Given information –
— BEGIN —

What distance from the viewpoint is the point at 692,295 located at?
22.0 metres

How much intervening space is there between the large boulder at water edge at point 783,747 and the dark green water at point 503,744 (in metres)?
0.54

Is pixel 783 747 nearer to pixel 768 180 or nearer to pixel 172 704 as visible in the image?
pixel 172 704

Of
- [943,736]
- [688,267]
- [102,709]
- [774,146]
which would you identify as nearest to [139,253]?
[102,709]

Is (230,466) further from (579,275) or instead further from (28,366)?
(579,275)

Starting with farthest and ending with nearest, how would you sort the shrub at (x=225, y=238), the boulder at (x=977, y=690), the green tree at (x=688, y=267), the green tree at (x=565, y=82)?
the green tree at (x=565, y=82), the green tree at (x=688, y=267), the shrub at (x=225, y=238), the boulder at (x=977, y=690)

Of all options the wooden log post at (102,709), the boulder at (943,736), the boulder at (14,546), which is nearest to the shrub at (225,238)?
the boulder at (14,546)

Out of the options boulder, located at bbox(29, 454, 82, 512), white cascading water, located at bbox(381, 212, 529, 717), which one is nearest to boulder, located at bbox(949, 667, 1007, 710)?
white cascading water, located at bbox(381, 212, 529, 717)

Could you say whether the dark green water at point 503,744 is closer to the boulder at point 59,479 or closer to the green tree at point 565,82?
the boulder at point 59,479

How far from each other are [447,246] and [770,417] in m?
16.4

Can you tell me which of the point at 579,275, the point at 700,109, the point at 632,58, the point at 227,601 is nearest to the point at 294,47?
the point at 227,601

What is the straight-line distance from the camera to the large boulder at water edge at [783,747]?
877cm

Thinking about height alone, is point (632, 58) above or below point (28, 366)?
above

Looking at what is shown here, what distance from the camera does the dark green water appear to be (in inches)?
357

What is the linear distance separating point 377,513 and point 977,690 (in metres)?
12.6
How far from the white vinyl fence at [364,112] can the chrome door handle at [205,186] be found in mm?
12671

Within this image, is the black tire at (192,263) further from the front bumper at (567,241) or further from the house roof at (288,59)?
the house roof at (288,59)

— END —

Task –
Rewrite the items from the line containing "Looking at what" through the end of the items, changing "further" to "farther" and leaving everything else the same.

Result of the exercise –
Looking at what is shown here, what distance from the camera does the dark green water appear to be (in inches)?
357

What is the linear distance separating point 377,513 and point 977,690 (in metres)?
12.6
How far from the white vinyl fence at [364,112] can the chrome door handle at [205,186] be found in mm?
12671

Within this image, is the black tire at (192,263) farther from the front bumper at (567,241) or farther from the house roof at (288,59)?
the house roof at (288,59)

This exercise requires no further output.